Sunday, November 22, 2015

`Not Only Important But Also Beautiful'

George Santayana was born in Madrid on Dec. 16, 1863. In November 1949, as his eighty-sixth birthday approached, a wealthy cousin of Mark Twain’s, Cyril Coniston
Clemens (1902-1999), wrote to the philosopher in Rome, saying he and his friends wished to send Santayana a birthday gift. The old man’s response is a model of gracious demurral followed by a change of heart and polite acceptance – all in less than three-hundred words. On this date, Nov. 22, in 1949, Santayana writes: 

“You and your friends are very kind to wish to celebrate my 86th birthday by sending me something. I receive regularly parcels and of course money from America, but apart from cryptic modern poetry, or books by cranks, asking for a word of endorsement to figure on the dust-jacket of their first work, I receive little that is beautiful; nor have I any place in which to put any object of any value.” 

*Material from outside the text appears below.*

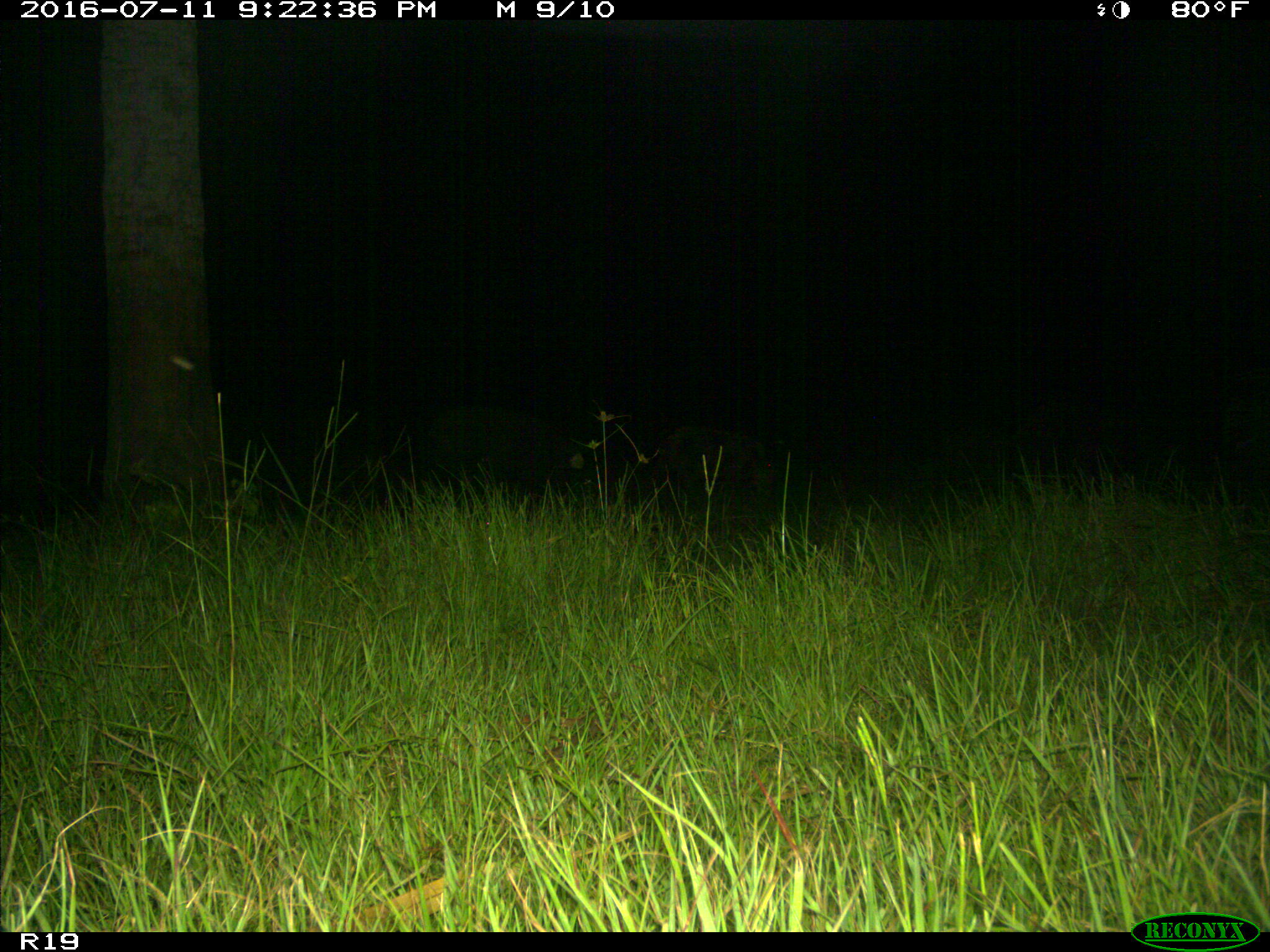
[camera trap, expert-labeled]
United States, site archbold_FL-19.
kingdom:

This was true. Santayana spent the final decade of his life living at the Convent of the Blue Nuns of the Little Company of Mary in Rome, cared for by the Irish sisters. He lived with admirable simplicity, as his former student at Harvard, Wallace Stevens, noted: “The beds, the books, the chair, the moving nuns, / The candle as it evades the sight, these are / The sources of happiness in the shape of Rome.” Santayana shifts gears. He tells Clemens he almost ordered the first volume of a “monumental history of Thomas Jefferson" (probably Jefferson the Virginian, the first of six volumes by Dumas Malone), but changed his mind because his reading is “casual” -- Lucretius, Ovid, Catullus and a few other Romans. “But Latin poets are not the characteristic things to ask for from Missouri [Clemens lived in St. Louis].” So, Santayana reverses his earlier refusal of a gift and asks for the Jefferson volume because it “would certainly open a new scene to me that is not only important but also beautiful.” He adds: “Or send me anything small that you may prefer. I say small, because I have only one small room of my own; and even my books have overflowed into the adjoining public reception room.” 

Santayana closes with “grateful regards.” Epistolary elegance is rare (as are epistles, today). Accompanied by wit and gratitude, it is nearly nonexistent. And the spectacle of the Spaniard living in Italy who never became an American citizen accepting a book about Jefferson from a cousin of Mark Twain is satisfyingly all-American.

2 comments:

Denkof Zwemmen said...

Right -- a great American story. And a welcome one, as pampered, fearful no-nothings whine about how their sensibilities are offended by seeing Woodrow Wilson's name on Princeton public spaces.

George said...

Santayana's mother lived in Winchester, Virginia, for part of her childhood, not that long after Jefferson's death.